◆ Written exercise: Please rewrite all of the items below, swapping "scene" for "image" and keeping everything else the same. Leave the pictures out of your answer.

◆ Supplied data:
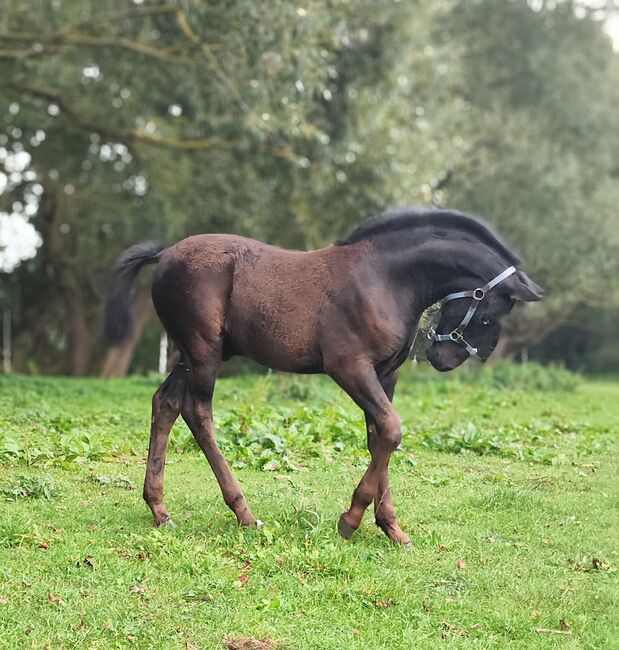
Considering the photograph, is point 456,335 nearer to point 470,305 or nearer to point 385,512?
point 470,305

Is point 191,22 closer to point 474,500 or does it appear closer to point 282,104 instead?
point 282,104

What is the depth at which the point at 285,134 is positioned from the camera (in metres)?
→ 15.1

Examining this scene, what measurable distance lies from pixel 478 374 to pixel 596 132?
11.3 meters

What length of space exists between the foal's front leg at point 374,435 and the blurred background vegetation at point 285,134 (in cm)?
840

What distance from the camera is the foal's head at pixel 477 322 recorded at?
561 centimetres

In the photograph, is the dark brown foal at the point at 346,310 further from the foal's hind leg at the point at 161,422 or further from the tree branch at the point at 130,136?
the tree branch at the point at 130,136

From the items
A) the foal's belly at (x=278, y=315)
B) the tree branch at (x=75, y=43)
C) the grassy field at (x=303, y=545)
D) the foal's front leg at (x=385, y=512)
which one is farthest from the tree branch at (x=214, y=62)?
the foal's front leg at (x=385, y=512)

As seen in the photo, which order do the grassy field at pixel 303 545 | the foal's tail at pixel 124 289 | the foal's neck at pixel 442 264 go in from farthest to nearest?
the foal's tail at pixel 124 289
the foal's neck at pixel 442 264
the grassy field at pixel 303 545

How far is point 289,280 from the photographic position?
231 inches

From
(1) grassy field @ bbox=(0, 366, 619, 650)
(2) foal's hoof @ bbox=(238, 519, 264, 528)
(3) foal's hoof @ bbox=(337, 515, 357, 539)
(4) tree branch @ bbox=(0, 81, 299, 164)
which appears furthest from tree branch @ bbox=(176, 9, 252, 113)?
(3) foal's hoof @ bbox=(337, 515, 357, 539)

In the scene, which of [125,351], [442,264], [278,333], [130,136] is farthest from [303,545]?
[125,351]

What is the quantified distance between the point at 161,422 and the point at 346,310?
151 centimetres

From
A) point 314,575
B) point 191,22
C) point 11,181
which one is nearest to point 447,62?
point 191,22

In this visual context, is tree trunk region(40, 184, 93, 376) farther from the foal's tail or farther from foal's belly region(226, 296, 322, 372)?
foal's belly region(226, 296, 322, 372)
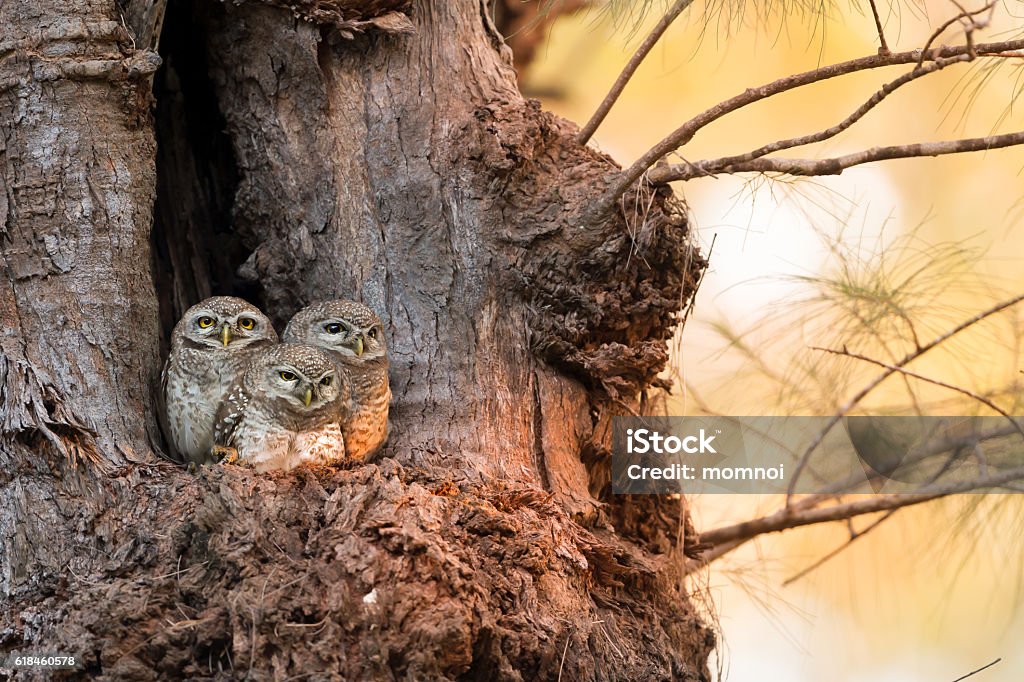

◆ Task solution:
Considering the photograph, is point 456,335 nearer to point 470,305 or nearer to point 385,512?
point 470,305

Is point 191,22 closer to point 474,500 or does it appear closer to point 282,104 instead?
point 282,104

What is the depth at which the point at 285,134 is positioned from the camera (in metres)?
→ 15.1

Examining this image, what measurable distance lies from pixel 478 374 to pixel 596 132?
11.3 meters

What length of space exists between the foal's front leg at point 374,435 and the blurred background vegetation at point 285,134 (in cm)?
840

What distance from the camera is the foal's head at pixel 477 322 recorded at?
561 centimetres

In the photograph, is the dark brown foal at the point at 346,310 further from the foal's hind leg at the point at 161,422 or further from the tree branch at the point at 130,136?
the tree branch at the point at 130,136

From the items
A) the foal's belly at (x=278, y=315)
B) the tree branch at (x=75, y=43)
C) the grassy field at (x=303, y=545)
D) the foal's front leg at (x=385, y=512)
which one is farthest from the tree branch at (x=214, y=62)?
the foal's front leg at (x=385, y=512)

As seen in the photo, which order do the grassy field at pixel 303 545 | the foal's tail at pixel 124 289 | the foal's neck at pixel 442 264 go in from farthest to nearest?
the foal's tail at pixel 124 289
the foal's neck at pixel 442 264
the grassy field at pixel 303 545

How far is point 289,280 from the photographic position?
231 inches

From
(1) grassy field @ bbox=(0, 366, 619, 650)
(2) foal's hoof @ bbox=(238, 519, 264, 528)
(3) foal's hoof @ bbox=(337, 515, 357, 539)
(4) tree branch @ bbox=(0, 81, 299, 164)
which appears furthest from tree branch @ bbox=(176, 9, 252, 113)?
(3) foal's hoof @ bbox=(337, 515, 357, 539)

In the image, which of [125,351], [442,264], [278,333], [130,136] is farthest from [303,545]?
[125,351]

What is the quantified distance between the point at 161,422 and the point at 346,310?
151 centimetres

From
A) point 314,575
B) point 191,22
C) point 11,181
which one is nearest to point 447,62?
point 191,22

In this visual context, is tree trunk region(40, 184, 93, 376) farther from the foal's tail or farther from foal's belly region(226, 296, 322, 372)?
foal's belly region(226, 296, 322, 372)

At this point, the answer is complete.